Polyangiitis Overlap Syndrome with Multiple Pulmonary Aneurysms and Renal Vascular Hypertension

1996 
: A 37-year-old man with multiple nodules on a chest X-ray film, hypertension, and proteinuria was admitted to our hospital in September, 1993. Thirteen years earlier, he had been admitted to another hospital because of bloody sputum, fever, and dyspnea. He also had slight oral aphthae and slight iridocyclitis. A chest X-ray film at that time showed bilateral diffuse reticular shadows, and his illness was diagnosed as acute interstitial pneumonitis. Since that time, he had been continuously receiving tapering doses of prednisolone. His chest symptoms were relieved, and the findings on the chest X-ray film resolved with that treatment. In 1993, he also had positive tests for HBs antigen and for HLA-B51, and he was found to have renal vascular hypertension.
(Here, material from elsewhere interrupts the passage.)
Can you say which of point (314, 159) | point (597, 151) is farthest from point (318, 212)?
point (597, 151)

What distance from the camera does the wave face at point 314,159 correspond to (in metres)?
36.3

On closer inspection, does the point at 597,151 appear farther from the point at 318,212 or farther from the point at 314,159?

Chest CT films and a pulmonary angiogram showed multiple aneurysms and occlusions of pulmonary arteries. A renal angiogram showed multiple intraparenchymal aneurysms of renal arteries. A specimen taken by open-lung biopsy showed healed endoarteritis obliterans of muscular arteries and no alveolitis. His illness was diagnosed as polyangiitis overlap syndrome, because of the unclassified systemic necrotizing vasculitis.